Personal information
- Date of birth: 7 February 1933
- Place of birth: Skelmersdale, England
- Date of death: February 2019 (aged 85–86)
- Place of death: Lancashire, England
- Position: Defender

Youth career
- Everton

Senior career*
- Years: Team / Apps / (Gls)
- 1951–1954: Everton / 0 / (0)
- 1954–1958: Torquay United / 40 / (2)
- 1958–1960: Dover F.C. / ? / (?)
- ?-?: Hastings United / ? / (?)

= John Anderton (footballer) =

English footballer (1933–2019)

John Anderton (7 February 1933 – February 2019) was an English professional footballer who played in the Football League for Torquay United in the 1950s.

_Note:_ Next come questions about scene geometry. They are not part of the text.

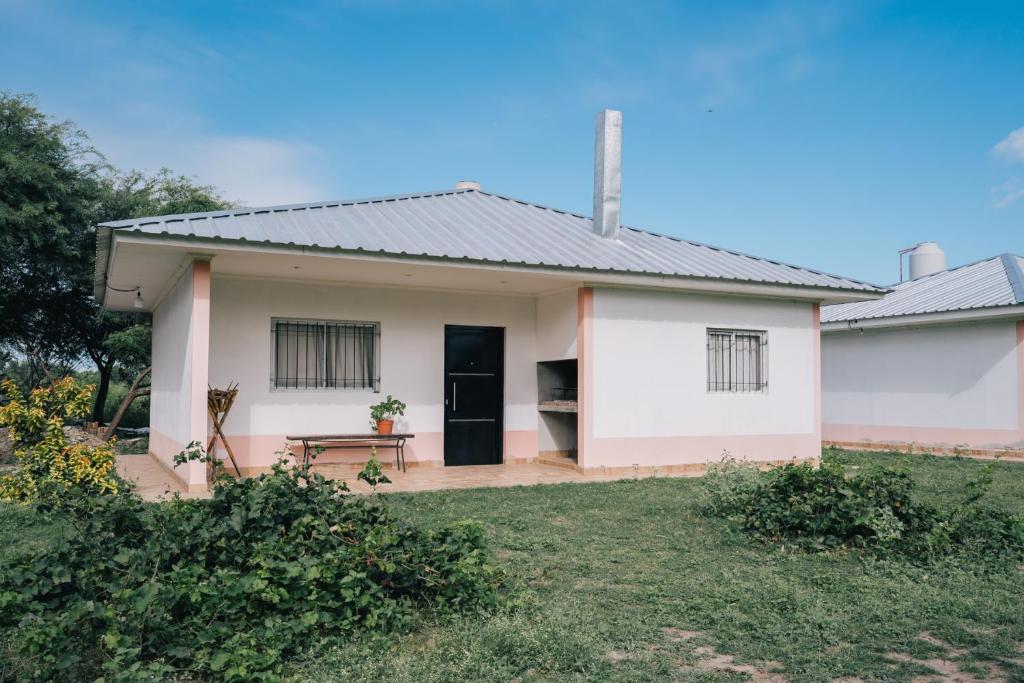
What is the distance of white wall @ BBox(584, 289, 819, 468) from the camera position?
11.2m

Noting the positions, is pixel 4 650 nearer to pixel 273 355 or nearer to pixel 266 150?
pixel 273 355

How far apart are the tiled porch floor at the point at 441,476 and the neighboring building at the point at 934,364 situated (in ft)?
22.5

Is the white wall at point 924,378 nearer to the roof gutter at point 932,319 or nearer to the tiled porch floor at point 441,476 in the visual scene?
the roof gutter at point 932,319

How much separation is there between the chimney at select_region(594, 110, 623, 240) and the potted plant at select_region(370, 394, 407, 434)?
4359 millimetres

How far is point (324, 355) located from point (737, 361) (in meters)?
6.44

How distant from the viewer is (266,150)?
19531mm

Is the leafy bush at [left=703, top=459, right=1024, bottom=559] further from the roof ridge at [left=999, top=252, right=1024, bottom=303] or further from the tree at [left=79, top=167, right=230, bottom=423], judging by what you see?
the tree at [left=79, top=167, right=230, bottom=423]

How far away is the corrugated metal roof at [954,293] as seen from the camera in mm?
14617

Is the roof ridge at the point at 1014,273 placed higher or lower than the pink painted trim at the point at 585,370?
higher

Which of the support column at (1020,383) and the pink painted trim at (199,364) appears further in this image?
the support column at (1020,383)

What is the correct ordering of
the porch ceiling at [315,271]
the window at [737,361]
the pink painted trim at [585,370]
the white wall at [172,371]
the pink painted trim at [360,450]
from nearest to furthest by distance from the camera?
the porch ceiling at [315,271], the white wall at [172,371], the pink painted trim at [360,450], the pink painted trim at [585,370], the window at [737,361]

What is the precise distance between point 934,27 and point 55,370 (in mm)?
24142

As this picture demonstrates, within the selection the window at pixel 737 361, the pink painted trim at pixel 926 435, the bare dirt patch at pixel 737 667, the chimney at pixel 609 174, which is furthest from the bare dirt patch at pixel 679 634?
the pink painted trim at pixel 926 435

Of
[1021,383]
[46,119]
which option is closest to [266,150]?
[46,119]
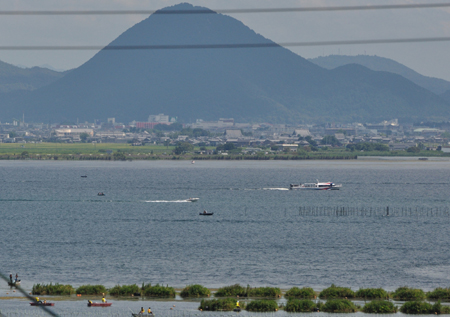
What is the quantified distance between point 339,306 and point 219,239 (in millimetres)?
40703

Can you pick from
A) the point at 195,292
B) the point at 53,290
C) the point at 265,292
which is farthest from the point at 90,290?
the point at 265,292

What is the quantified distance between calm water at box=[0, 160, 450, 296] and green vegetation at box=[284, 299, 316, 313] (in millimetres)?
11177

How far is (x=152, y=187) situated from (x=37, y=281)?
335 ft

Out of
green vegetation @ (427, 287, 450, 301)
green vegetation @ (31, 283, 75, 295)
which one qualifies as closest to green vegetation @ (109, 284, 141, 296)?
green vegetation @ (31, 283, 75, 295)

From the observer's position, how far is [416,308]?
48688 mm

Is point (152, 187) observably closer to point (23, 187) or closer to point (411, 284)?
point (23, 187)

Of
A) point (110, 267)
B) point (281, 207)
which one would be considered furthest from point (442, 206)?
point (110, 267)

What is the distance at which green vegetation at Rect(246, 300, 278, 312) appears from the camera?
1949 inches

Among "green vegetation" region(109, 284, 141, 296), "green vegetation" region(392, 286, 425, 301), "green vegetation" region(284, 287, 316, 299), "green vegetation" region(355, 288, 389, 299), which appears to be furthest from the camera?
"green vegetation" region(109, 284, 141, 296)

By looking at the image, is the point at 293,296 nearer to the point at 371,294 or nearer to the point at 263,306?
the point at 263,306

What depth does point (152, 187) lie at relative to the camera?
539 ft

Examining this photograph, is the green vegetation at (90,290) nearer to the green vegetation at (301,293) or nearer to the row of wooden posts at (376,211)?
the green vegetation at (301,293)

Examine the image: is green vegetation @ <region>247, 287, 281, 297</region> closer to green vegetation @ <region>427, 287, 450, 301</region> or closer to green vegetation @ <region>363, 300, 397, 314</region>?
green vegetation @ <region>363, 300, 397, 314</region>

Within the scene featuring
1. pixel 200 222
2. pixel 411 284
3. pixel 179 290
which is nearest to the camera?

Anderton was born in Skelmersdale. He began his career as a junior with Everton, turning professional in March 1951. Over the next three seasons, after suffering several injuries, he failed to make the first team at Goodison Park, and in July 1954 moved to Torquay United. His league debut came at right back on 22 September 1954 against Shrewsbury Town at Plainmoor, but he finally got his break towards the end of the season when he replaced Harry Smith at left back, playing the final 11 games of the season.

Anderton began the following season as first choice, but had to share the spot with Bill Towers and Smith, making 24 appearances as the Gulls finished in fifth place. He scored on the opening day of the following season, netting the first in a 4–1 home win against Ipswich Town on 18 August 1956, but suffered a serious injury in the same game, and this proved to be his only appearance of the season as Torquay went on to lose out in the final table to Ipswich on goal average, Smith regaining his place in the side as regular left-back. Returning the following season from injury he made just three more appearances for Torquay before leaving league football in 1959 to join Dover FC helping them to victory in the Kent Senior Cup that season. He subsequently played for Hastings United.

Anderton died in Lancashire in February 2019.